Para Pitágoras, la música era uno de
los dominios de la ciencia divina de la
matemática y sus armonías eran
controladas de forma inflexible por
proporciones matemáticas. Según los
pitagóricos, la matemática demostraba
el método exacto que empleaba el Bien
para establecer y mantener su universo.
Por consiguiente, el número precede a la
armonía, porque la ley inmutable es lo
que gobierna todas las proporciones
amónicas. Tras descubrir estas
proporciones armónicas, Pitágoras fue
iniciando poco a poco a sus discípulos
en aquello que constituía el arcano
supremo de sus Misterios. Dividió las
innumerables partes de la creación en
una cantidad enorme de planos o esferas
y asignó a cada uno de ellos un tono, un
intervalo armónico, un número, un
nombre, un color y una forma. A
continuación, procedió a comprobar la
precisión de sus deducciones haciendo
demostraciones en los diferentes planos
de la inteligencia y la sustancia, pasando
de la premisa lógica más abstracta al
sólido geométrico más concreto.
Partiendo del común acuerdo de estos
métodos diversos de demostración,
estableció la existencia incuestionable
de determinadas leyes naturales.
Una vez establecida la música como
ciencia exacta, Pitágoras aplicó su ley
recién hallada de los intervalos
armónicos a todos los fenómenos de la
naturaleza y llegó incluso a demostrar la
relación amónica de los planetas, las
constelaciones y los elementos entre sí.
Un ejemplo notable de corroboración
moderna de las antiguas enseñanzas
filosóficas es la de la progresión de los
elementos según proporciones amónicas.
Mientras confeccionaba una lista de los
elementos en orden creciente de sus
pesos atómicos, John A. Newlands
descubrió que el octavo elemento a
partir de cualquier otro tenía unas
propiedades muy similares al primero.
Este descubrimiento se conoce, en la
química moderna, como la ley de las
octavas.
Porque afirmaban que la armonía no
se debe determinar según las
percepciones de los sentidos, sino
mediante la razón y la matemática, los
pitagóricos se llamaban a sí mismos
canónicos, para diferenciarse de los
músicos de la Escuela Armónica, que
sostenían que el gusto y el instinto eran
los auténticos principios normativos de
la armonía. Sin embargo, Pitágoras
reconoció la profunda impresión que
producía la música en los sentidos y las
emociones y no dudó en influir en la
mente y el cuerpo mediante lo que él
denominaba «medicina musical».
*****
QUÉ SE PIDE -
[A] Transcribe el fragmento sobre Pitágoras y la música desde «Un ejemplo notable» hasta «similares al primero.», ambos incluidos.
[B] Resume en tres oraciones el fragmento sobre Pitágoras y la música.
El listado no guarda ninguna relación con el fragmento.
*****
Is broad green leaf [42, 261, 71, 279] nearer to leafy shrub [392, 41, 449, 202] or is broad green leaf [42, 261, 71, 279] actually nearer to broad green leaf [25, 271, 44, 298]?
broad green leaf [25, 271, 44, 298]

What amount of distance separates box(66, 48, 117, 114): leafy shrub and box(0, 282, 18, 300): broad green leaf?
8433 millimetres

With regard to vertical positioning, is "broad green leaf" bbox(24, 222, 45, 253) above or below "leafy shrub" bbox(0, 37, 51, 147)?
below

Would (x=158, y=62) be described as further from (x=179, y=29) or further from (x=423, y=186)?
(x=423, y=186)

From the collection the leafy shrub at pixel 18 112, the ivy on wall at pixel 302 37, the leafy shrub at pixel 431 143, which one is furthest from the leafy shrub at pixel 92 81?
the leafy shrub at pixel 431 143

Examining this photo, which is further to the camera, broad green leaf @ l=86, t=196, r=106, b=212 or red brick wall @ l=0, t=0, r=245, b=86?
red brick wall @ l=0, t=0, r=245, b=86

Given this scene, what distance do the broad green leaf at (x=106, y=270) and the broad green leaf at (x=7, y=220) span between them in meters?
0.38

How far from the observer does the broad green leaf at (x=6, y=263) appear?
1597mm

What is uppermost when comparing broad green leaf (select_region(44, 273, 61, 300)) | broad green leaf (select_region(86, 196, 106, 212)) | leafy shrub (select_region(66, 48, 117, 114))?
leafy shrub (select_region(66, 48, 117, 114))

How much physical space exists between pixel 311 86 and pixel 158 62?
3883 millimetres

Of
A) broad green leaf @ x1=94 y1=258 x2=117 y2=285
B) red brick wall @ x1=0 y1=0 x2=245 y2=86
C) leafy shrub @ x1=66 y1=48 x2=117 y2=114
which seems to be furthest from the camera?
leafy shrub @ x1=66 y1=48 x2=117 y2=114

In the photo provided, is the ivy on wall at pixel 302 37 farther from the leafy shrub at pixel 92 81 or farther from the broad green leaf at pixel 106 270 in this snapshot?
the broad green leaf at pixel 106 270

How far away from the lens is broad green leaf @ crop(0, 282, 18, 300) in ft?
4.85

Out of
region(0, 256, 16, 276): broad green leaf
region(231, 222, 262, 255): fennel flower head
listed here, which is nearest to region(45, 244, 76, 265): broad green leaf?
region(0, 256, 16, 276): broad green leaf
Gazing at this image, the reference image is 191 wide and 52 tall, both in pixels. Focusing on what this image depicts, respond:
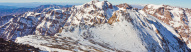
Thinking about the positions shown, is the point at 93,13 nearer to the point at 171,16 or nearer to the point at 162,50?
the point at 162,50

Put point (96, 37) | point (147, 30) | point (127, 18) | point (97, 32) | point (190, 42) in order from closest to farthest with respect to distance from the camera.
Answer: point (96, 37) → point (97, 32) → point (147, 30) → point (127, 18) → point (190, 42)

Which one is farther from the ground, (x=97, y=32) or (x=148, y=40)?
(x=97, y=32)

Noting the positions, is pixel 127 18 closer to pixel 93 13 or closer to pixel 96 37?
Answer: pixel 96 37

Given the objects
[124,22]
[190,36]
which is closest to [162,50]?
[124,22]

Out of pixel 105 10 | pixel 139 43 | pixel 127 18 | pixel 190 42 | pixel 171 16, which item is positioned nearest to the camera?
pixel 139 43

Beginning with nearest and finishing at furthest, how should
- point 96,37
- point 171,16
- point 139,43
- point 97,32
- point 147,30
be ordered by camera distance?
point 139,43 < point 96,37 < point 97,32 < point 147,30 < point 171,16

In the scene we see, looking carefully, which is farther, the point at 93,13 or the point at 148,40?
the point at 93,13

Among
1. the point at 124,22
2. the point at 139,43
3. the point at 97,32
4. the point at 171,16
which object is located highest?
the point at 171,16

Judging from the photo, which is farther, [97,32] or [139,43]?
[97,32]

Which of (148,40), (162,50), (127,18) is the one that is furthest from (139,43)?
(127,18)
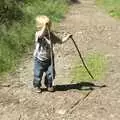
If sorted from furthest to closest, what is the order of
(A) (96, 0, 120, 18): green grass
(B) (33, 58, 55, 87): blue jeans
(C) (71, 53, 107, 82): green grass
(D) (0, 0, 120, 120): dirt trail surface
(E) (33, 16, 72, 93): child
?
1. (A) (96, 0, 120, 18): green grass
2. (C) (71, 53, 107, 82): green grass
3. (B) (33, 58, 55, 87): blue jeans
4. (E) (33, 16, 72, 93): child
5. (D) (0, 0, 120, 120): dirt trail surface

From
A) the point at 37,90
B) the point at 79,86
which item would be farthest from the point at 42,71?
the point at 79,86

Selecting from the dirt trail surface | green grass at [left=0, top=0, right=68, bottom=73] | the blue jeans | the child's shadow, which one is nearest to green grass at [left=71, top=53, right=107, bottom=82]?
the dirt trail surface

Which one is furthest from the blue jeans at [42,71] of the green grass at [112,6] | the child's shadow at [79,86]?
the green grass at [112,6]

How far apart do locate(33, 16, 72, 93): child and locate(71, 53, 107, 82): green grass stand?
2.82 ft

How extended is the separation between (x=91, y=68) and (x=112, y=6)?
30.6 ft

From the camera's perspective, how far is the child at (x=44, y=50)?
7.00 meters

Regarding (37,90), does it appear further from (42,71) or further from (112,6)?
(112,6)

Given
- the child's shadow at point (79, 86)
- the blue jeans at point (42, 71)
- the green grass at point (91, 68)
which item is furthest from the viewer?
the green grass at point (91, 68)

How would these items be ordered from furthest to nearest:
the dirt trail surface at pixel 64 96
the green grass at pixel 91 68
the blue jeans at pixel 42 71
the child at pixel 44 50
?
the green grass at pixel 91 68, the blue jeans at pixel 42 71, the child at pixel 44 50, the dirt trail surface at pixel 64 96

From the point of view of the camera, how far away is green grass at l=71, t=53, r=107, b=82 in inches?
317

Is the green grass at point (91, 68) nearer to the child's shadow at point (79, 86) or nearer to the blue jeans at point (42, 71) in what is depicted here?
the child's shadow at point (79, 86)

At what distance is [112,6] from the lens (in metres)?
17.5

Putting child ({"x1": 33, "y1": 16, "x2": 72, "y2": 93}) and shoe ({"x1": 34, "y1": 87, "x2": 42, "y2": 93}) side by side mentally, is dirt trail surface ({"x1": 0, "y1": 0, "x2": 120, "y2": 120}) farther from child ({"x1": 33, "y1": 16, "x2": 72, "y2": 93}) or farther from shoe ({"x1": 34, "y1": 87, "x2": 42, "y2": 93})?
child ({"x1": 33, "y1": 16, "x2": 72, "y2": 93})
*****
RESPUESTAS -
[A]
Un ejemplo notable de corroboración
moderna de las antiguas enseñanzas
filosóficas es la de la progresión de los
elementos según proporciones amónicas.
Mientras confeccionaba una lista de los
elementos en orden creciente de sus
pesos atómicos, John A. Newlands
descubrió que el octavo elemento a
partir de cualquier otro tenía unas
propiedades muy similares al primero.

[B] Para Pitágoras, la música formaba parte de la matemática y sus armonías estaban controladas por proporciones matemáticas. Tras descubrir esas proporciones, dividió la creación en planos o esferas, a cada uno de los cuales asignó un tono, un intervalo armónico, un número, un nombre, un color y una forma, y aplicó su ley de los intervalos armónicos a todos los fenómenos de la naturaleza. Los pitagóricos se llamaban canónicos porque sostenían que la armonía se determina mediante la razón y la matemática y no por los sentidos, aunque Pitágoras reconoció el efecto de la música en los sentidos y las emociones y recurrió a la «medicina musical» para influir en la mente y el cuerpo.